--- RECORDED DATA Enclosed Below ---

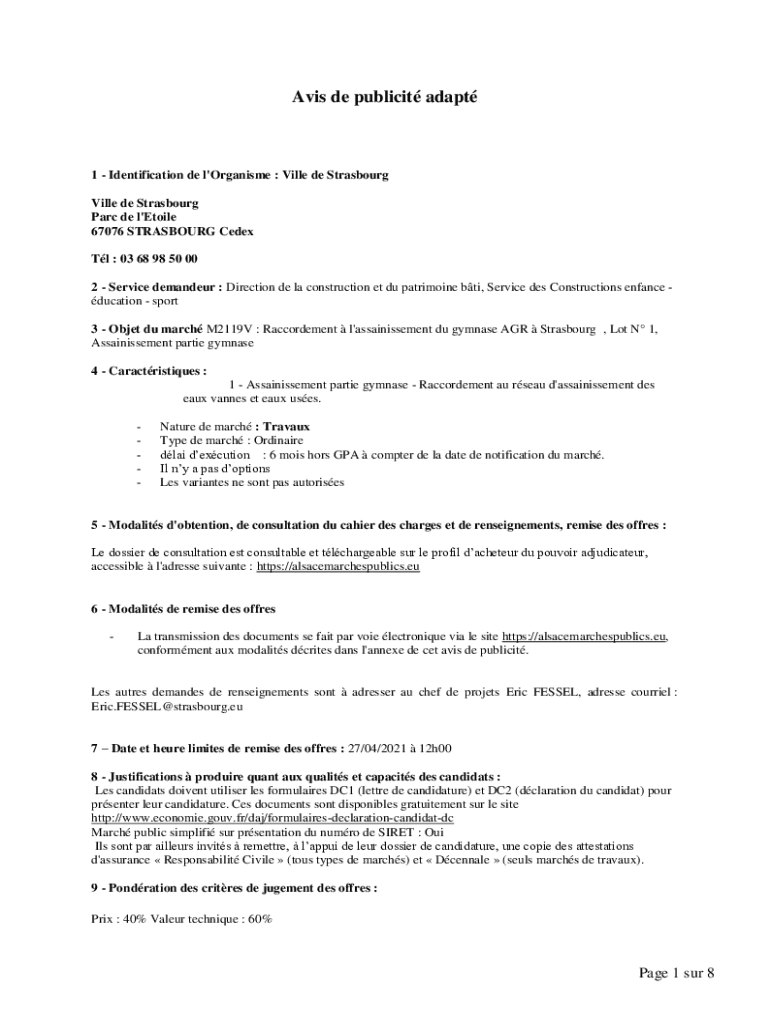 Avis de publicité adapté

1 - Identification de l'Organisme : Ville de Strasbourg

Ville de Strasbourg
Parc de l'Etoile
67076 STRASBOURG Cedex

Tél : 03 68 98 50 00

2 - Service demandeur : Direction de la construction et du patrimoine bâti, Service des Constructions enfance - éducation - sport

3 - Objet du marché M2119V : Raccordement à l'assainissement du gymnase AGR à Strasbourg , Lot N° 1, Assainissement partie gymnase

4 - Caractéristiques :
1 - Assainissement partie gymnase - Raccordement au réseau d'assainissement des eaux vannes et eaux usées.

- Nature de marché : Travaux
- Type de marché : Ordinaire
- délai d'exécution : 6 mois hors GPA à compter de la date de notification du marché.
- Il n'y a pas d'options
- Les variantes ne sont pas autorisées

5 - Modalités d'obtention, de consultation du cahier des charges et de renseignements, remise des offres :

Le dossier de consultation est consultable et téléchargeable sur le profil d'acheteur du pouvoir adjudicateur, accessible à l'adresse suivante : https://alsacemarchespublics.eu

6 - Modalités de remise des offres

- La transmission des documents se fait par voie électronique via le site https://alsacemarchespublics.eu, conformément aux modalités décrites dans l'annexe de cet avis de publicité.

Les autres demandes de renseignements sont à adresser au chef de projets Eric FESSEL, adresse courriel : Eric.FESSEL@strasbourg.eu

7 – Date et heure limites de remise des offres : 27/04/2021 à 12h00

8 - Justifications à produire quant aux qualités et capacités des candidats :
Les candidats doivent utiliser les formulaires DC1 (lettre de candidature) et DC2 (déclaration du candidat) pour présenter leur candidature. Ces documents sont disponibles gratuitement sur le site http://www.economie.gouv.fr/daj/formulaires-declaration-candidat-dc
Marché public simplifié sur présentation du numéro de SIRET : Oui
Ils sont par ailleurs invités à remettre, à l'appui de leur dossier de candidature, une copie des attestations d'assurance « Responsabilité Civile » (tous types de marchés) et « Décennale » (seuls marchés de travaux).

9 - Pondération des critères de jugement des offres :

Prix : 40% Valeur technique : 60%

Page 1 sur 8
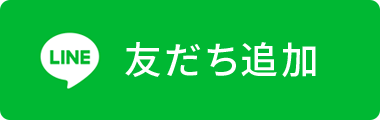 LINE 友だち追加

--- End of Enclosed RECORDED DATA ---

WHAT NEEDS TO BE DONE
Work through the records above. Copy every line with the string "renseignements".

RESPONSE BELOW
5 - Modalités d'obtention, de consultation du cahier des charges et de renseignements, remise des offres :
Les autres demandes de renseignements sont à adresser au chef de projets Eric FESSEL, adresse courriel : Eric.FESSEL@strasbourg.eu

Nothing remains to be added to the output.